Duty barriers continue to rise on chemical exports

Chemical companies, Consumer demand, Currencies, Economic growth, Financial Events

nylon 6.jpgThe chemical industry has been one of the great beneficiaries from globalisation over the past 25 years.

Today, it is hard to remember just how restricted markets used to be. Tariffs often applied within Regions, as well as between them. In his early years as a product manager, the blog would often spend days trying to find the optimal cost and routing for a shipment.

Sadly, the continuing economic downturn is starting to take us back to those times. Many major countries are now trying to depreciate their currencies against each other, to gain export business. This is disruptive on its own, as it makes planning very difficult.

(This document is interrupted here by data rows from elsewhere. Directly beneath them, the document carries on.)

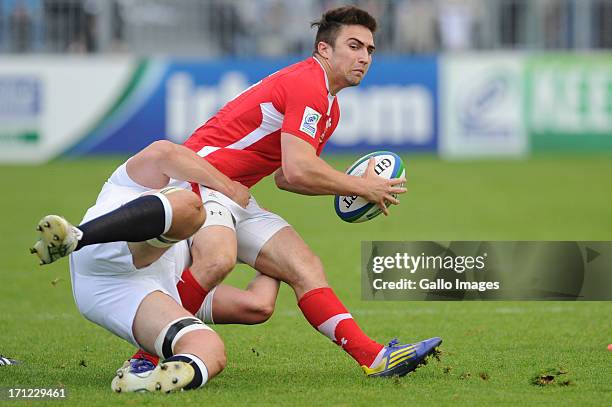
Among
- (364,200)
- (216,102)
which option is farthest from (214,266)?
(216,102)

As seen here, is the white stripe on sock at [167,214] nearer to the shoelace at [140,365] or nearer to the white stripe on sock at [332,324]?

Equally, duty barriers have begun to reappear.

Last year, China imposed duties on US nylon suppliers. Then, in the summer, it imposed them on long-standing suppliers of PTA in S Korea and Thailand. And just to prove this is part of a trend, India has now confirmed its decision to impose 6.5% duties on Saudi polypropylene.

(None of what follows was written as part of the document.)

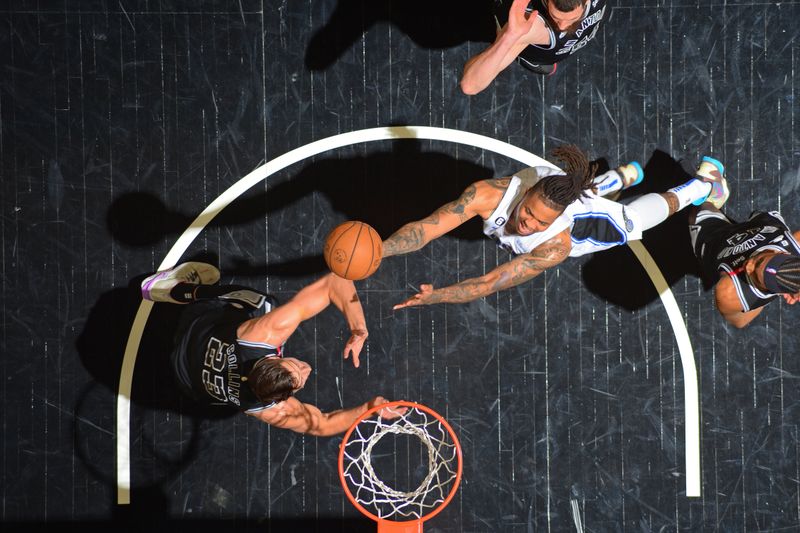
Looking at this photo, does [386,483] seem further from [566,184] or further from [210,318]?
[566,184]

Most governments have now moved away from the stimulus programmes agreed at the G-20 Summit in April 2009. Instead, Western economies are more worried about rising debt levels, whilst emerging economies are concerned about rising inflation and asset price bubbles.

The leadership of the chemical industry, with the exception of the Gulf Petrochemical Association, has been strangely quiet on this key issue. The blog hopes they will begin to raise their voices, before the trend becomes irreversible.